**PROBLEM STATEMENT:**
Lay out the records below as a two-column CSV with the header columns text and answer, one row per record. Put each record's text and its answer in quoted fields, with any line breaks replaced by spaces.
──────── DATA SUPPLIED
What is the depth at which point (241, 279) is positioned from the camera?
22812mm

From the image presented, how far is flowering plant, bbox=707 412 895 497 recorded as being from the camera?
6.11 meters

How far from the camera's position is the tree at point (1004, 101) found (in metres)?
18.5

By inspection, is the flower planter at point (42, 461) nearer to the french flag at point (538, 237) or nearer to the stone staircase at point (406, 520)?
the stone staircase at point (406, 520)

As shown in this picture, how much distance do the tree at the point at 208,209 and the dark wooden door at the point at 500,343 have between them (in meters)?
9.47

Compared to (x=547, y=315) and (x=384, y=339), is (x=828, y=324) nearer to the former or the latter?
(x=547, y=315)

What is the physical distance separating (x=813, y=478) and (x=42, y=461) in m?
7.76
────────────────
**REPLY:**
text,answer
"What is the depth at which point (241, 279) is positioned from the camera?","22812mm"
"From the image presented, how far is flowering plant, bbox=707 412 895 497 recorded as being from the camera?","6.11 meters"
"How far from the camera's position is the tree at point (1004, 101) found (in metres)?","18.5"
"By inspection, is the flower planter at point (42, 461) nearer to the french flag at point (538, 237) or nearer to the stone staircase at point (406, 520)?","the stone staircase at point (406, 520)"
"As shown in this picture, how much distance do the tree at the point at 208,209 and the dark wooden door at the point at 500,343 have between them (in meters)?","9.47"
"Compared to (x=547, y=315) and (x=384, y=339), is (x=828, y=324) nearer to the former or the latter?","(x=547, y=315)"
"What is the physical distance separating (x=813, y=478) and (x=42, y=461) in m?","7.76"